Between the gambling and the drinking, he rarely had much money left and though his excellent servant, Grimaud, who’d served Athos’s family for many years, always contrived to turn bread and a thin slice of meat into some sort of meal, it was often too little and not very nourishing.
“Do you want some?” Porthos asked, looking up from his plate which was heaped with fully half the golden-roasted fowl, while the other half sat on its tray, waiting to be devoured. “
Holá
Mousqueton, bring a plate for Monsieur Athos.”
“It is not . . . I mean . . .” But before he could fully formulate that he didn’t mean to intrude on Porthos’s meal and that he didn’t require to be fed—all against the embarrassing and audible growling of his stomach—Mousqueton had set another place at the table, and put a napkin beside it, for Porthos observed, even in private, the careful etiquette of the greater houses. Quite defeated, Athos sat down and— with the knife provided—helped himself to the leg of the chicken, while Mousqueton returned to set a cup of wine in front of him.
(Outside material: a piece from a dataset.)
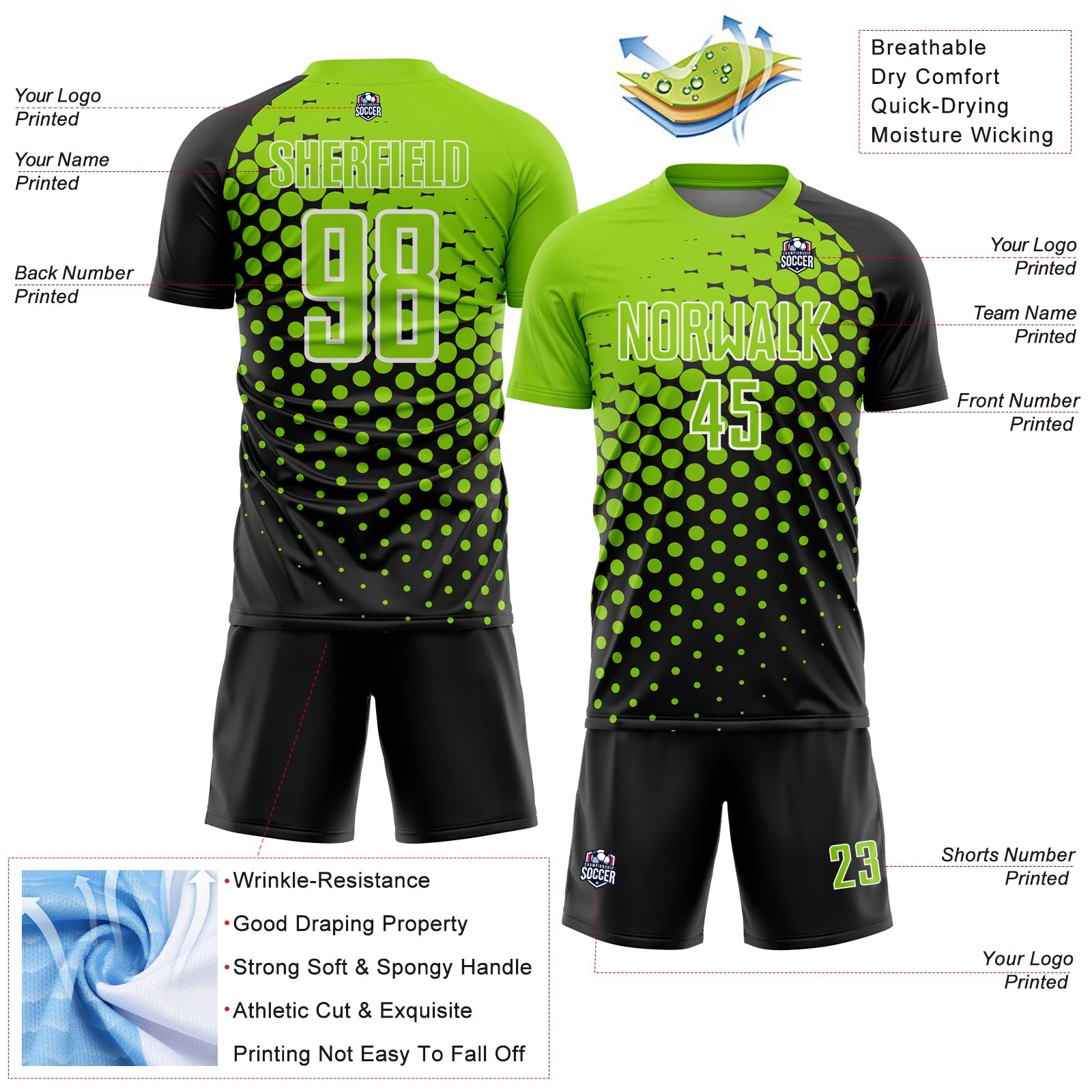 Custom Black Neon Green-White Modern Polka Dot Sublimation Soccer Uniform Jersey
One taste of the chicken confirmed what his sense of smell had told him—that the meat was excellent and deliciously seasoned. Slow roasted, too, and kept moist by some art that exceeded not only the abilities of Athos’s excellent Grimaud, but the abilities of Athos’s erstwhile cook at La Fere, as well. “I didn’t know—” he said, and realized he was about to say he didn’t realize that Porthos’s pocketbook ran to chicken these days, when all of them seemed to be subsisting on dried bread crusts and whatever they could manage to get in the way of invitations to dine. He stopped his words, but not in time.
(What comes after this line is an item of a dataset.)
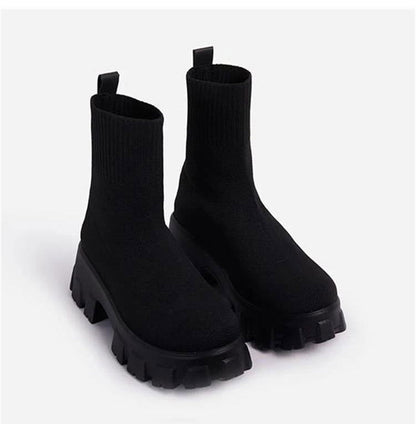 Platform Sock Fall Boots - Laven Club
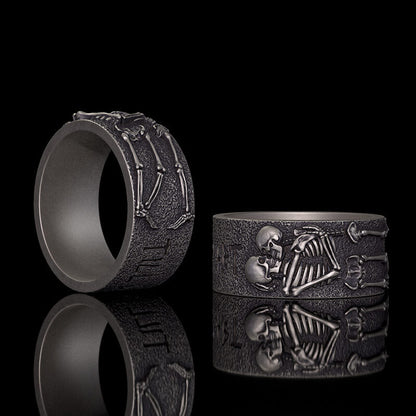 Till Death Do Us Part Sterling Silver Skeleton Ring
Porthos, who so often had trouble putting his feelings into words, seemed to understand other people’s feelings and thoughts, even when incompletely expressed. He shrugged, as though Athos had said what he meant to say. “Mouqueton got it,” he said.
“I stepped on the poor creature by accident,” Mousqueton said. “There was nothing for it, but to put it out of its misery. And since it had been in the middle of the lane, I couldn’t quite tell to whom it belonged, so I thought it was easier to remove the source of dispute by bringing it home.”
Athos swallowed a mouth full and frowned at the meat in his hand. “But Mousqueton,” he said. “If the chicken was lying in the middle of the road, it might have been sick.”
Mousqueton sighed. “Oh, no. It was very healthy. I had the devil of a time, running it down so I could accidentally step on it.”
Athos marked the small smile on Porthos’s lips, and shook his head. After all, Mousqueton had grown up on the streets, living from his expedients. He supposed, in the final scheme of things, the chickens that people turned out on the street to feed on what they could find, were not in many senses truly owned. And yet, though he could eat it, he could not have gone out and got it himself. Or commanded Grimaud to get it. He ate another mouthful and drank half of his cup of wine, which Mousqueton promptly refilled from a bottle in his hand.